Abstract

The new scale of the distributed systems due to the evolution of the Internet and new emergent technologies has given rise to applications based on the dissemination of high volumes of information. Future software systems must be responsive to events and must be able to adapt the software to enhance business processes. In this context, the publish/subscribe paradigm has taken special relevance. Event Broker Networks are a scalable incarnation of the publish-subscribe paradigm for building asynchronous systems. These take the form of overlays of broker nodes and various routing schemes and filter mechanisms exist that deliver events from publishers to subscribers efficiently on different overlay structures. While a number of principles on which such architectures ride have been well established, and research efforts were concentrated in areas related to information dissemination, efficient routing algorithms, optimal composition and location of filters, optimization of resources use, reconfigurability and fail tolerance, etc., in last years, the attention has turned to exploring non-functional attributes of such systems.
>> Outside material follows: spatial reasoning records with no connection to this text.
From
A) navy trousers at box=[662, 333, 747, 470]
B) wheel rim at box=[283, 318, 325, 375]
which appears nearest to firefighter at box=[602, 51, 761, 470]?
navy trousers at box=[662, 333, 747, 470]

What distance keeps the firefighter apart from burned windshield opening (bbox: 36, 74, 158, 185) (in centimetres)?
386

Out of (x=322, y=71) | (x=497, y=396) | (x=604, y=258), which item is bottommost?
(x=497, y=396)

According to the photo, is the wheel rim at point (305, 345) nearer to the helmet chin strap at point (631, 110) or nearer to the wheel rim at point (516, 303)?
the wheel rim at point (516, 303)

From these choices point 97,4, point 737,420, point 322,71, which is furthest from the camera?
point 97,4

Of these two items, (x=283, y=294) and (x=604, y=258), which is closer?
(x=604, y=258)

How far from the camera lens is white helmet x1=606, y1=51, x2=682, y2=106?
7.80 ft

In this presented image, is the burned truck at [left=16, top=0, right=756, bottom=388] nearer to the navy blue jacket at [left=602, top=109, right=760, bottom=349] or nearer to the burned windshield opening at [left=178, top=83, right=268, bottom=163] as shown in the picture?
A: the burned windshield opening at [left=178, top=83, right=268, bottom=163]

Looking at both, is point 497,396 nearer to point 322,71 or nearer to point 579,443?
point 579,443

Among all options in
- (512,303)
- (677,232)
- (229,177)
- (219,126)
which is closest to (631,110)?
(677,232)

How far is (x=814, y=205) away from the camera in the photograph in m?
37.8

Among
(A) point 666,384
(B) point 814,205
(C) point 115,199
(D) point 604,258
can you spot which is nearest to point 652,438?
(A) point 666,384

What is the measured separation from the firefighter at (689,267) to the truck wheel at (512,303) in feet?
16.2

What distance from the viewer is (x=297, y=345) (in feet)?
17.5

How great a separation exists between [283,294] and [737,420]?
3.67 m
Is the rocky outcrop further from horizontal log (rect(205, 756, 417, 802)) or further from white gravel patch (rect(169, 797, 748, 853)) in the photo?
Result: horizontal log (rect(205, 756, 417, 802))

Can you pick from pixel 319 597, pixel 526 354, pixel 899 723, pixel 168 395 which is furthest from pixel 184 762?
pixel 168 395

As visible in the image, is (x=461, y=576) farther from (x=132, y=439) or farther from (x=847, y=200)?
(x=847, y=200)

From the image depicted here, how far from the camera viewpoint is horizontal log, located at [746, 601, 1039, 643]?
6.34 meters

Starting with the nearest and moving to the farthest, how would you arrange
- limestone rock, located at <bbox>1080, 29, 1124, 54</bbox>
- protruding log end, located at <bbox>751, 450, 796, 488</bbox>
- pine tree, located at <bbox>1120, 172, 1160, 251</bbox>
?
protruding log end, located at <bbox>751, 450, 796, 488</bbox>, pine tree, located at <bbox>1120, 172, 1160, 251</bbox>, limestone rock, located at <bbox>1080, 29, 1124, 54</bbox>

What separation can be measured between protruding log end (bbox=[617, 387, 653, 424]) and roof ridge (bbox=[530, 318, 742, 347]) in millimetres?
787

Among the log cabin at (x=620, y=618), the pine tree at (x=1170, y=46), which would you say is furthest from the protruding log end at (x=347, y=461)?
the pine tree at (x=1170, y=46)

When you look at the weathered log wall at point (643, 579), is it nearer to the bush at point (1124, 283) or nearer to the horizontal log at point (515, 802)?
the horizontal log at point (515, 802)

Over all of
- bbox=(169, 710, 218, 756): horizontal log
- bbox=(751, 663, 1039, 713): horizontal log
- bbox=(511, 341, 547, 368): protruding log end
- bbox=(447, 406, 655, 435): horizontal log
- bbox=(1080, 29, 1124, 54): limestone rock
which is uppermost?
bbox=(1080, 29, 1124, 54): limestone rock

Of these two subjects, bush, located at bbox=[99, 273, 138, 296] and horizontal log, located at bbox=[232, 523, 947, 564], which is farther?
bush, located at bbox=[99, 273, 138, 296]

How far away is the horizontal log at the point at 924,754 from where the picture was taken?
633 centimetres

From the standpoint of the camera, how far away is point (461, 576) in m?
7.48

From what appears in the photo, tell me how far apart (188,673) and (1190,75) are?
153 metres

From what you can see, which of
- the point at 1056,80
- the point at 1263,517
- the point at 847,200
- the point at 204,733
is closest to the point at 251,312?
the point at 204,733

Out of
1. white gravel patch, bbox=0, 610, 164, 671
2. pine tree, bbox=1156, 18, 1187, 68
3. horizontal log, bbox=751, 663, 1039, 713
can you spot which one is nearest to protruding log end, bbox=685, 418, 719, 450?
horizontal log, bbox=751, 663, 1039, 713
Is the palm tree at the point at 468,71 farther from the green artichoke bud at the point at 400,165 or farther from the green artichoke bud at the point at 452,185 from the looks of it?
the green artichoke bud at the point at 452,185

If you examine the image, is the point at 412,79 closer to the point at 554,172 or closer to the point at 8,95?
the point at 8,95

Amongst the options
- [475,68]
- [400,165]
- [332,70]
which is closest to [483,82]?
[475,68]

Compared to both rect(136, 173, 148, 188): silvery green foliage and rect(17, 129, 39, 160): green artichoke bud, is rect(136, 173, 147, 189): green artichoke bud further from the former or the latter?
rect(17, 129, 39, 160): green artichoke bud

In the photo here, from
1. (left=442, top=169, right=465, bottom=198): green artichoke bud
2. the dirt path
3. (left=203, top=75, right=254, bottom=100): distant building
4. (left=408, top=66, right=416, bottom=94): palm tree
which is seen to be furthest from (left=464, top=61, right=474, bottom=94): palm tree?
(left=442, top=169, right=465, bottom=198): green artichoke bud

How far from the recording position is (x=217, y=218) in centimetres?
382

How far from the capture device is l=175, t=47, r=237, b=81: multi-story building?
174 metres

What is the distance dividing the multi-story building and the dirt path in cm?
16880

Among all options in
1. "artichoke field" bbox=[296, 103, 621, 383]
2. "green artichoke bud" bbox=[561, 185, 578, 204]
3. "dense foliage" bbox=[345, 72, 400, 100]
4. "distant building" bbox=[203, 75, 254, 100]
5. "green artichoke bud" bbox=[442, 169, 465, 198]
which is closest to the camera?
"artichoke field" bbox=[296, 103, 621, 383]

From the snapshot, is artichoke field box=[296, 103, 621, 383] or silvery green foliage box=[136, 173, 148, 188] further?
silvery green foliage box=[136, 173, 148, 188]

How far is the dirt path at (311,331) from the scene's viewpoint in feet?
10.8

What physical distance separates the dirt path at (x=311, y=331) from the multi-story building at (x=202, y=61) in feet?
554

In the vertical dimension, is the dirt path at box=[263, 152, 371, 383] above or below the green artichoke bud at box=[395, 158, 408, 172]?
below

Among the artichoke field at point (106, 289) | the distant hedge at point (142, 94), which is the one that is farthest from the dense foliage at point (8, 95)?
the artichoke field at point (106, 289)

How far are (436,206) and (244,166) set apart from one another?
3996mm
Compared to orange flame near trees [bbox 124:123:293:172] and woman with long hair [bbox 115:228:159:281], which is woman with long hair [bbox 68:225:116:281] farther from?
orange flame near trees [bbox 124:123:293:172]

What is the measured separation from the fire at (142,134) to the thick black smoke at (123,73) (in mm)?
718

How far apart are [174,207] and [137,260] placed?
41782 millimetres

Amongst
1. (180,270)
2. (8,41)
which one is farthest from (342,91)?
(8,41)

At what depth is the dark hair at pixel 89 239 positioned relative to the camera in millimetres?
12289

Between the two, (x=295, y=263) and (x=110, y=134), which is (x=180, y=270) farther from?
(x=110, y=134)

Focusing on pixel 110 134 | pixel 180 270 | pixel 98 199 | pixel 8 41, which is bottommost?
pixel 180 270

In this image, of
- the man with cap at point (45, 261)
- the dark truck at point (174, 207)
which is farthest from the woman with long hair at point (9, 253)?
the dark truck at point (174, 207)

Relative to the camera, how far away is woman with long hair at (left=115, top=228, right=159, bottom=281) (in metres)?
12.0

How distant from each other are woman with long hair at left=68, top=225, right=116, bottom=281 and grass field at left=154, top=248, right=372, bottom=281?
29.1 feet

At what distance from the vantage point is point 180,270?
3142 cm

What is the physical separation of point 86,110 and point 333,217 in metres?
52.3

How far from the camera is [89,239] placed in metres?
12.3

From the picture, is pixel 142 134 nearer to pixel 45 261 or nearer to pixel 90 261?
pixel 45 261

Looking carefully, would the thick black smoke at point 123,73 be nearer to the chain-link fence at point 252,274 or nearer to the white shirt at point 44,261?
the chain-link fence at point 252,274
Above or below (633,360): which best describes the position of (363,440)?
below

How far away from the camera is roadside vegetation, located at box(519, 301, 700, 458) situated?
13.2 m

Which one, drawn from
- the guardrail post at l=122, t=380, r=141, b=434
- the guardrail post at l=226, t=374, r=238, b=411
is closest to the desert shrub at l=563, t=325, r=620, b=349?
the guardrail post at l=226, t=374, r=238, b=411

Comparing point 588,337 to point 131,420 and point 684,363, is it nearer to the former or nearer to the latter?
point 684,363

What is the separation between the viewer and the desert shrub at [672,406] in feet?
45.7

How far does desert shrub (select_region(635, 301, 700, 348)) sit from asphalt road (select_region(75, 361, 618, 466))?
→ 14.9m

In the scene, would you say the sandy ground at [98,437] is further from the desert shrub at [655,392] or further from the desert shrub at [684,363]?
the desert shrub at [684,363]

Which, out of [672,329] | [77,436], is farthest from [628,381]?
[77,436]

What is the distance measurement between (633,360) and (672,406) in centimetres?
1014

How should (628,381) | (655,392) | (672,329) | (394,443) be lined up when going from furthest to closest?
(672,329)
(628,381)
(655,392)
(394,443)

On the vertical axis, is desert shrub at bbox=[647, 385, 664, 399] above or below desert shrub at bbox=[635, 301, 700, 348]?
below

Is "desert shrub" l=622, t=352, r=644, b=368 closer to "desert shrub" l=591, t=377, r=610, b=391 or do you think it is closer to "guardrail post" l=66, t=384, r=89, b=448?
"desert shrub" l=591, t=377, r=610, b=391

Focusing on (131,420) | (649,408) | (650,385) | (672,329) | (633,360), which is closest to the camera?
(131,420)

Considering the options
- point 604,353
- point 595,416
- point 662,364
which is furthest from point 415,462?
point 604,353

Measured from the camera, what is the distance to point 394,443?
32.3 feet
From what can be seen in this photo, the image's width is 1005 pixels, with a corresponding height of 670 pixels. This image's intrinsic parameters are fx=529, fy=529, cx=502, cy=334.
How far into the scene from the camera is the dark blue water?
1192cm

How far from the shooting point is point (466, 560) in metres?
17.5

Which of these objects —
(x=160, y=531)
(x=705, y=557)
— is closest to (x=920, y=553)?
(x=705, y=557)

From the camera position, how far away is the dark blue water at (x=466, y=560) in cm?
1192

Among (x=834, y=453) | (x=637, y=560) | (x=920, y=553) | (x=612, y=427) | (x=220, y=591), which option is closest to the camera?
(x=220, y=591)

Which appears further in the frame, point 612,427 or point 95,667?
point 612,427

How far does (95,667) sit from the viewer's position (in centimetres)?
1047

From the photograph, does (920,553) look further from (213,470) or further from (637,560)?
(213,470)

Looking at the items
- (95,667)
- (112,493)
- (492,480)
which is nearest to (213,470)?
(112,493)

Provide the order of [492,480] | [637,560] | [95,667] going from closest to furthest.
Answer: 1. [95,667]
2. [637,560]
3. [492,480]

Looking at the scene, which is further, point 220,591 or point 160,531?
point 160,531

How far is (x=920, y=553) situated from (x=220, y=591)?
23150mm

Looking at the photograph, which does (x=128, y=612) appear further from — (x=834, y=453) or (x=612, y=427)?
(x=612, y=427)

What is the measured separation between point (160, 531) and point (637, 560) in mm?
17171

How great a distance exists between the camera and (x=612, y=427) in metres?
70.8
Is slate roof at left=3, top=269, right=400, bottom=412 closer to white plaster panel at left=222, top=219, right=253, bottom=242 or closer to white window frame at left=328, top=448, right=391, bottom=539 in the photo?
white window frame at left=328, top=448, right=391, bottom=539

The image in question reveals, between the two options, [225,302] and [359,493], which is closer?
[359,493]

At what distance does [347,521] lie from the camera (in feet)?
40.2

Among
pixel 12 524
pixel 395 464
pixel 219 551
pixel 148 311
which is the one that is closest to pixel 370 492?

Several commercial products (JMS, MSMQ, Corba Event Service, Corba Notification Service) and research projects (Siena, Hermes, Rebecca) implements notification services that considerably differ each other in features and QoS that they provide. The specific nature of the notification services distributed, large scale, big amount of concurrent messages processed, etc., as well as the diversity and complexity of the facets involved in their implementations, impact negatively on the analysis and evaluation of their behavior while they are in execution. This paper proposes a distributed and scalable publish-subscribe broker with support for QoS named QoSEvBroker. The broker leverages on existing mechanisms to reserve resources in the underlying network and on an overlay network of peer-to-peer rendezvous nodes, to automatically select QoS capable paths. By avoiding flooding of either QoS reservations or link-state information, our solution is able to scale with respect to network size and number of reservations. Some experimental results show the validity of our approach.